物語の長谷雄卿は、『今昔物語』巻二四・一、巻二四・二五、巻二八・二九に見える。巻二四・一では、朱雀門の精霊が心打たれて詩を誦するほどの詩人として描かれる。巻二四・二五では、三善の宰相に「無才の博士」と呼ばれるものの、善宰相という龍には及ばないが長谷雄もまた龍であると評される。巻二八・二九では、賢いが陰陽道にはうというっかりものとして描かれている。
また、『続教訓鈔』には『長谷雄草紙』と同内容の記述あり。
〔画像〕
門のそばには八葉の車。左手先(次のページ)では屋内で長谷雄と男が話している。轅の傍らには白丁が一人。
門前には武装した男と水干姿の少年。狩衣姿の男が馬を引く。
●凡例●
※翻刻中の記号について
・××〔ママ〕は、誤字・誤記・異体と思われるものも一般的な表記に改めず原文のママとしたことを表わす。(「おのこ」は「をのこ」と改めずに、「お〔ママ〕のこ」とした。)
・〔○○〕は判読不能の箇所。(例「腹巻を〔○○○〕て」)
・〔××〕は、判読不能だが文脈から補った文字・文章。または底本釈文を参照した部分。(例「そらを〔飛べり〕。」)
・××△△ は、見せ消ちだと思われる箇所。(例「のに」=「の」を消して「に」とあることを示す。)
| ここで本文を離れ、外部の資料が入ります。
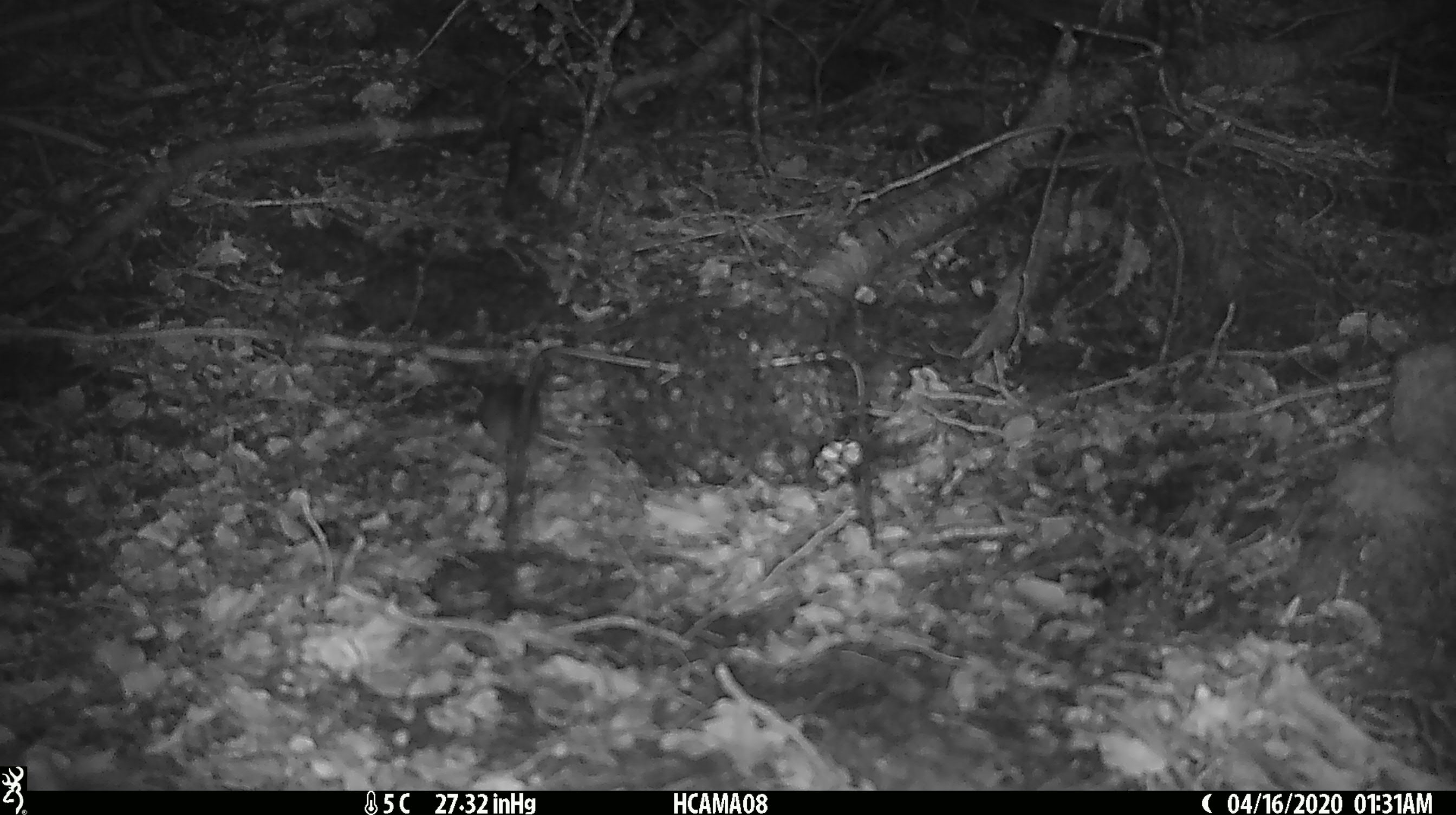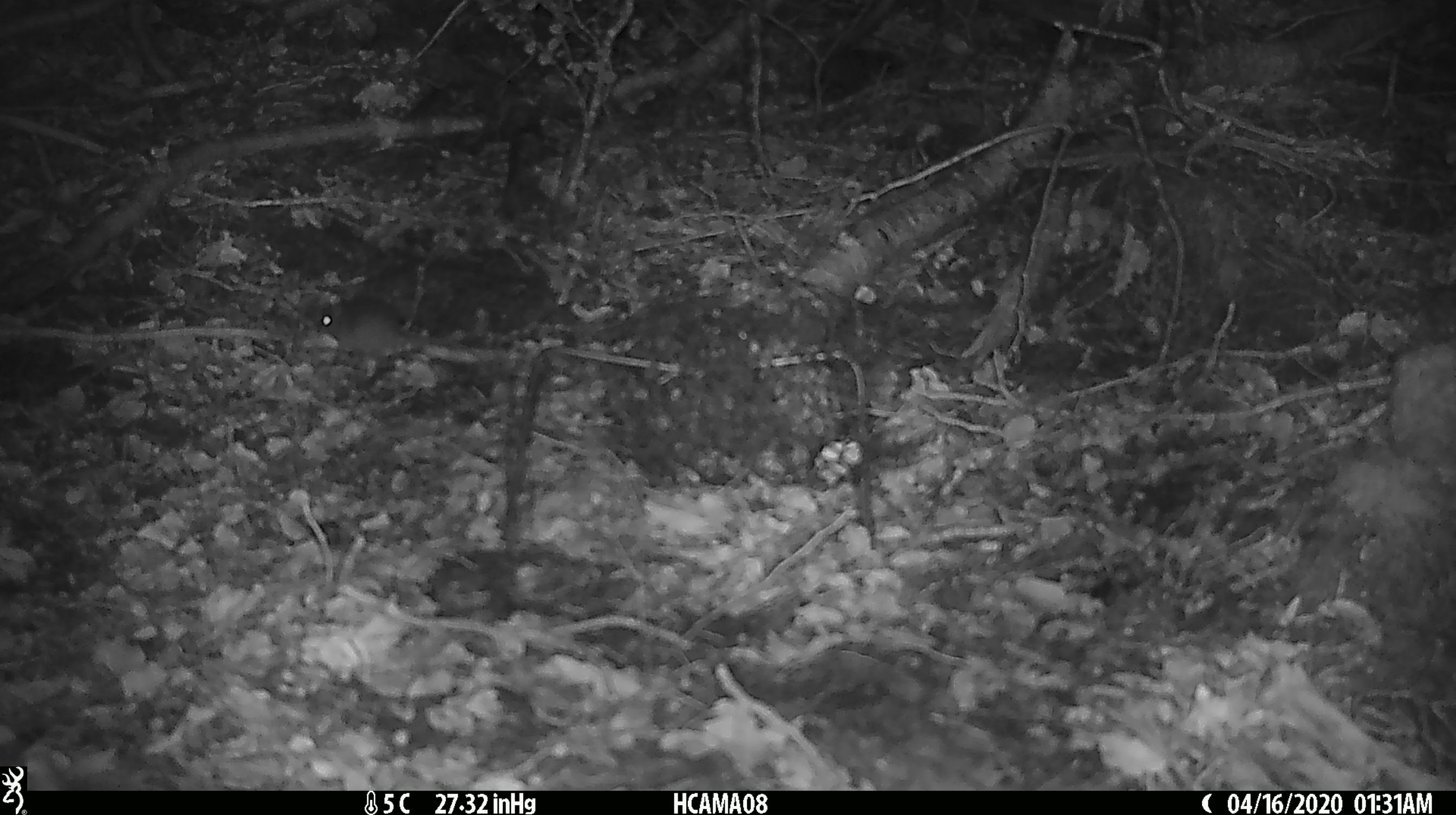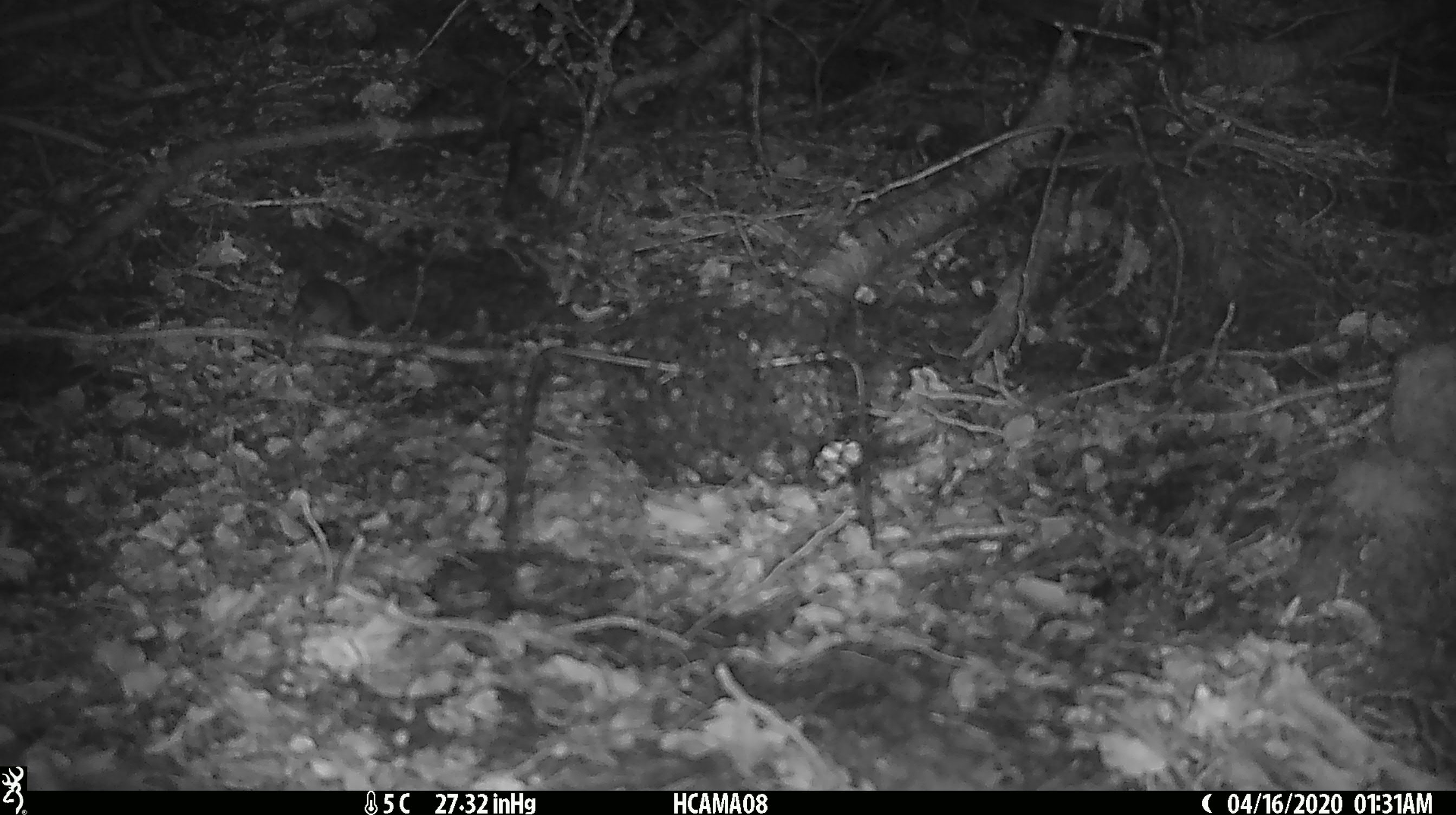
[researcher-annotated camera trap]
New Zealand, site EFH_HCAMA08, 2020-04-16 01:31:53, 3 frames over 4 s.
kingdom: Animalia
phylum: Chordata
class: Mammalia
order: Rodentia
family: Muridae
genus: Mus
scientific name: Mus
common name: mouse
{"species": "mouse (Mus)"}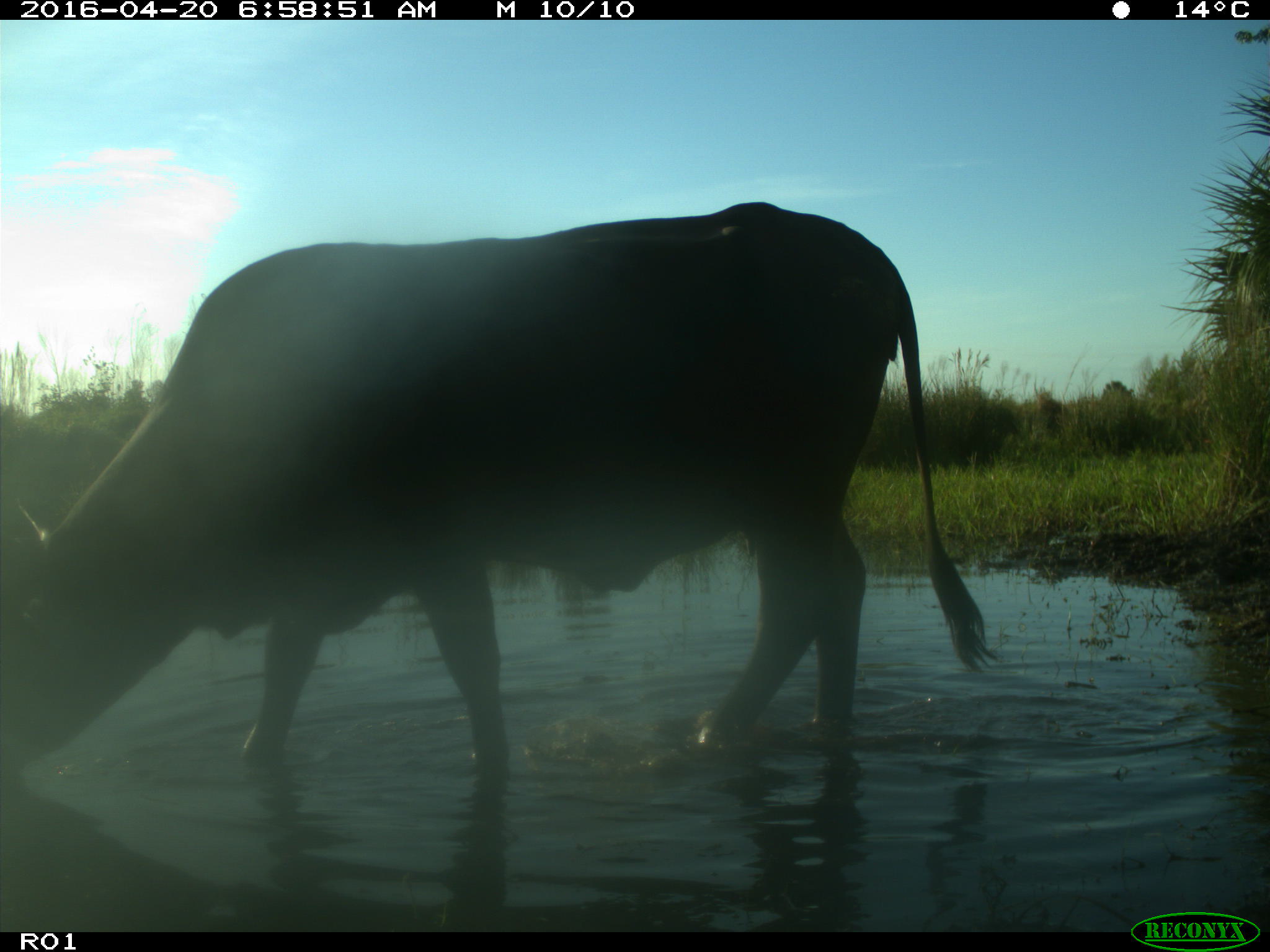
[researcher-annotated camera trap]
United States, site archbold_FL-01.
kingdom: Animalia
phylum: Chordata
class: Mammalia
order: Artiodactyla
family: Bovidae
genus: Bos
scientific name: Bos taurus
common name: domestic cow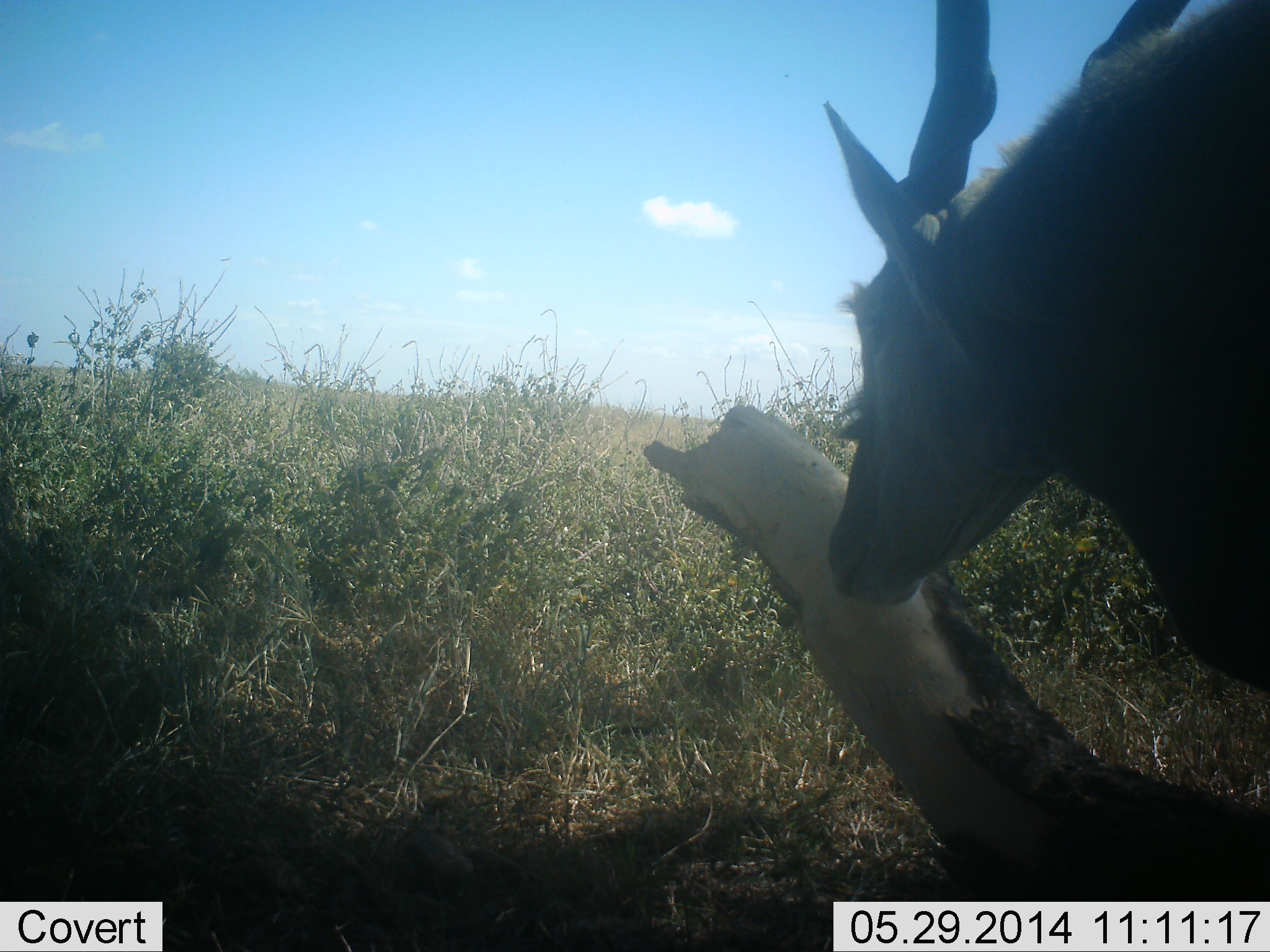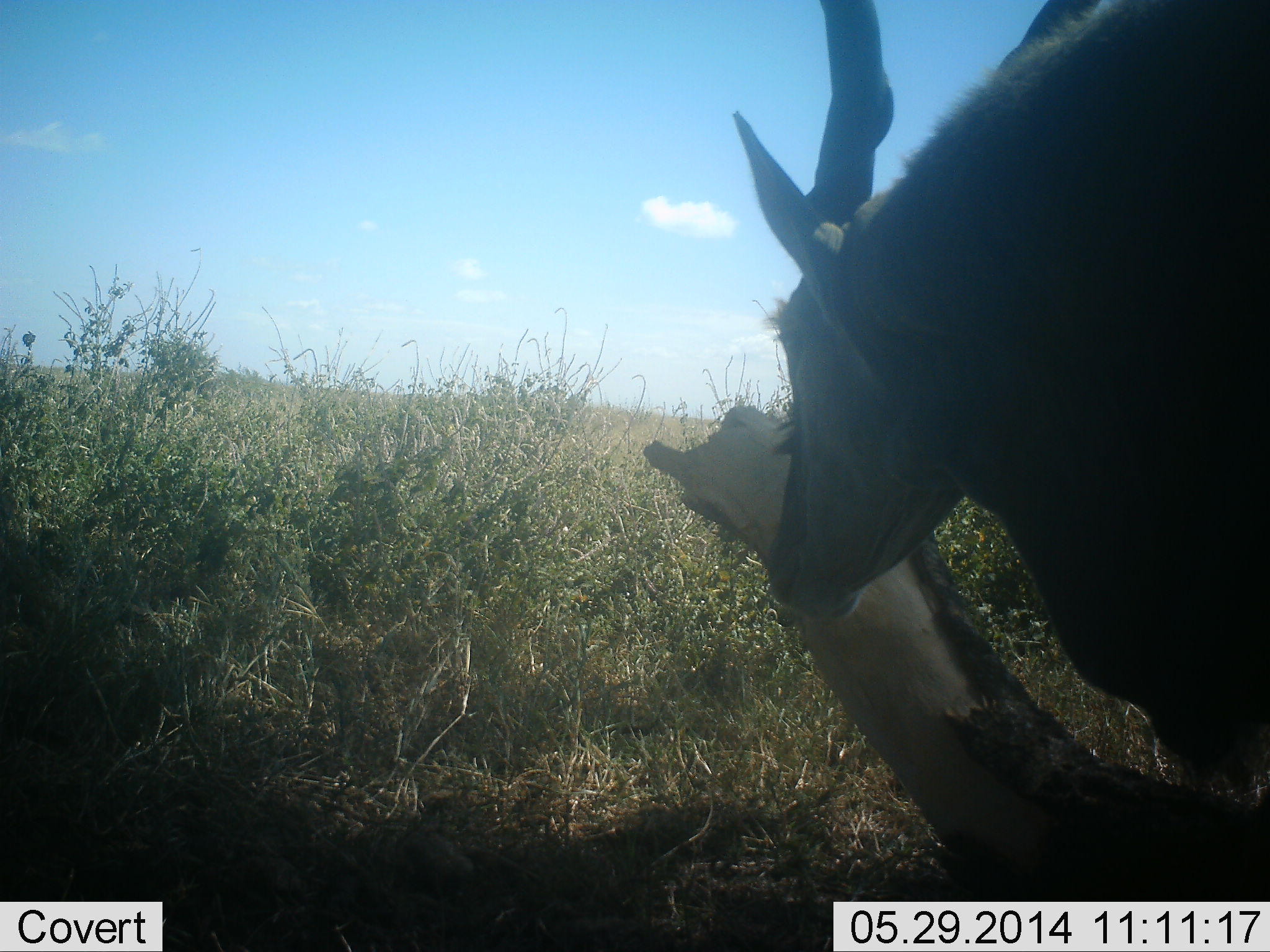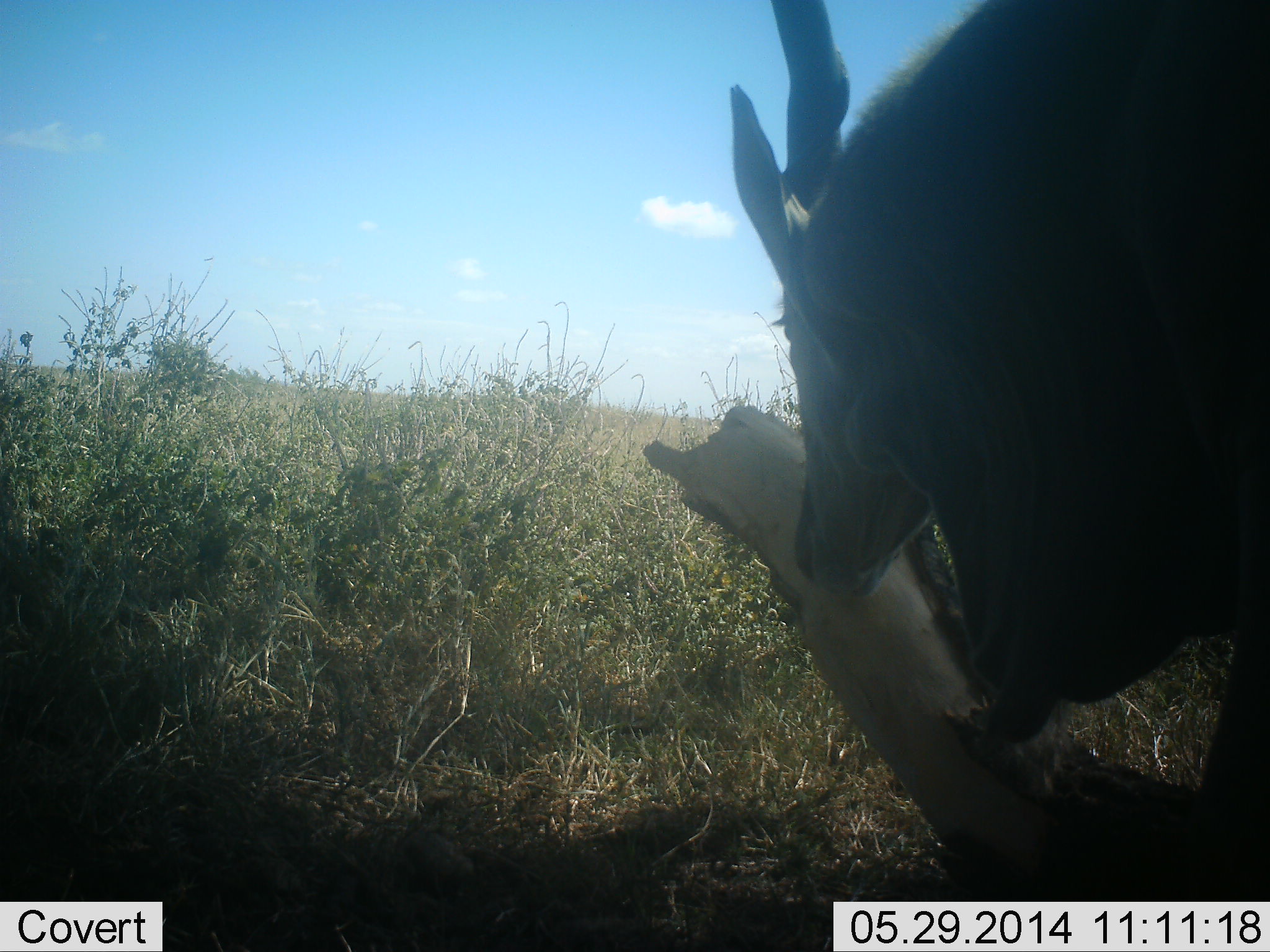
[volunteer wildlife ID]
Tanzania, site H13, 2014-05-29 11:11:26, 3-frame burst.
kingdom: Animalia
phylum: Chordata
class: Mammalia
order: Artiodactyla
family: Bovidae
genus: Tragelaphus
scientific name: Tragelaphus oryx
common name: eland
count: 1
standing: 61%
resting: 3%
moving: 30%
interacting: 12%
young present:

・××〔補入(△△)〕は、補入。(例「かち〔補入(はて)〕にけり。)
※その他の凡例
一、変体仮名は現行の仮名に改めた。
一、漢字を正字体にするか新字・略字体にするかは割と恣意的です。(仮に原文に「尓《なんじ》」とあったとして、翻刻で「爾」にするか「尓」にするかは特に統一してない。ただし「爾《なんじ》」とあれば、「爾」と翻刻する。)
一、句読点は翻刻者が補った。濁点も。
一、踊り字は踊り字のまま表記した。(例えば「たヽずむ」を「たたずむ」とは書かない。)
一、会話文等は「 」でくくった。
一、翻刻、現代語訳:螢惑庵主人 天沢おきな。複製・配布なんでも自由。ただし翻刻の正しさは保証の限りではない。
一、著作権の切れた絵画の写真には、原画を所有している人物の所有権も、写真を撮った人物の著作権も存在しません。(彫像の写真には写真家の著作権が発生するそうです)。
一、底本には、中央公論社『日本の絵巻11』を使用した。